• _TASK OBJECTIVE_: Switch "viewer" to "camera" in the lines of the listing running from the line with "Is the point" through the end of the listing, and write those lines out again with everything else left the same.
======
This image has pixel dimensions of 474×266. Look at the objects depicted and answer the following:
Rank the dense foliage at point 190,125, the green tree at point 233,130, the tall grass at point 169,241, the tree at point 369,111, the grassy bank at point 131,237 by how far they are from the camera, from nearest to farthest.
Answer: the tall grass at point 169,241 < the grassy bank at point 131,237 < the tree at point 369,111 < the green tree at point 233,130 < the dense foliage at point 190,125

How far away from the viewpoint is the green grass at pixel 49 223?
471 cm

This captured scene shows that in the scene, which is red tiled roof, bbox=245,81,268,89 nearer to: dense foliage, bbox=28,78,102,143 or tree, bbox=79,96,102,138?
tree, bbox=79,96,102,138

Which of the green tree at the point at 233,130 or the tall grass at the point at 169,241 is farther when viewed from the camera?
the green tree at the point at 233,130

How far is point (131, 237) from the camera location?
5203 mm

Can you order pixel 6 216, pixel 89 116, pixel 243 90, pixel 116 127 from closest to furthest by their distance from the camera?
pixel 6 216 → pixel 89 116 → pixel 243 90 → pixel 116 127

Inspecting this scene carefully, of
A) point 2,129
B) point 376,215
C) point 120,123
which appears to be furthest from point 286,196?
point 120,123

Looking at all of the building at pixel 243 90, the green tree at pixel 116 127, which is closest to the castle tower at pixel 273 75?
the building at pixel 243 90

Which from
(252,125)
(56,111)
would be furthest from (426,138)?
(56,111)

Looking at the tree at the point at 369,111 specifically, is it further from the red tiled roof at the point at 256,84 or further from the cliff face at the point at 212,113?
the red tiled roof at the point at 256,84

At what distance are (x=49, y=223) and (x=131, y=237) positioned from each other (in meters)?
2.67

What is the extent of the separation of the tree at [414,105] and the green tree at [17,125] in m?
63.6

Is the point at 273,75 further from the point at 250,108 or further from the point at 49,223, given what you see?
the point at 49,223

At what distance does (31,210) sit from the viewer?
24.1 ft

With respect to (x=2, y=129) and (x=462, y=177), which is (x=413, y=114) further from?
======
• _COMPLETE ANSWER_:
Is the point at 273,75 further from the point at 250,108 or further from the point at 49,223, given what you see?
the point at 49,223

At what distance does (31,210) sit from the camera?
24.1 ft

With respect to (x=2, y=129) and (x=462, y=177), which is (x=413, y=114) further from?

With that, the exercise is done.